Brown finished with the tool box and stood with it in his hand. “Naw. Let’s not.” He dazzled the shiners, but Myra didn’t back down.
“You were talking about blood sacrifice and locking down Ordinary. I’d like to know what caught your attention in the middle of all that.”
He inhaled, held it for a second, then, very carefully not looking at me, but holding Myra’s gaze, answered. “I had the weirdest feeling that Chief Reed was here.”
The chill that swept over my damp skin wasn’t pleasant. “Dad?”
Brown still didn’t look my way.
“Where?” Myra’s question was far more useful than mine.
“In town.

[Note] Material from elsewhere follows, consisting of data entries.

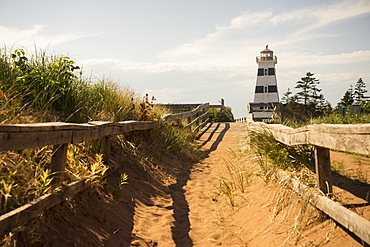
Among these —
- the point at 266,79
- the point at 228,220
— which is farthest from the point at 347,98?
the point at 228,220

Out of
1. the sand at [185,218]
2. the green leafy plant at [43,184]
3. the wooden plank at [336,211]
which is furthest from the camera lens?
the sand at [185,218]

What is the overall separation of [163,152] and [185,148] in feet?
4.78

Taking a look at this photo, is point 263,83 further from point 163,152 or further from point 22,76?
point 22,76

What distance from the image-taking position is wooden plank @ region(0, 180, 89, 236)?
2854 mm

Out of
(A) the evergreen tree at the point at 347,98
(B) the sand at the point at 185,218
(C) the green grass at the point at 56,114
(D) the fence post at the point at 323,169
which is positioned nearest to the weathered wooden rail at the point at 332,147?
(D) the fence post at the point at 323,169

But it was a fleeting thing. Not…real. I know he’s gone.”
Dead. What he meant to say was that our dad was dead.
“Gabriel?” Myra asked.
“It was just a feeling. Nothing solid. I was thinking about the things that had protected this place, the people who had looked after it. Children of the blossom of the vine of the town–elf talk. You Reeds all fall under that title, chosen by gods to protect this place.
“He was a good man. I expected him to be around for many more years. Not that I think you all can’t take over in his place, but he was good. Of the light.”
“Yes he was,” Myra said.
I couldn’t blame Brown for thinking about Dad. He had left a big impression on this town, and I didn’t think anyone who knew him was still comfortable with his absence.
Just a few months ago I’d thought I’d heard him haunting me. I hadn’t felt him since then, but in that early morning after a restless night of sleep, it had felt real. He had felt real.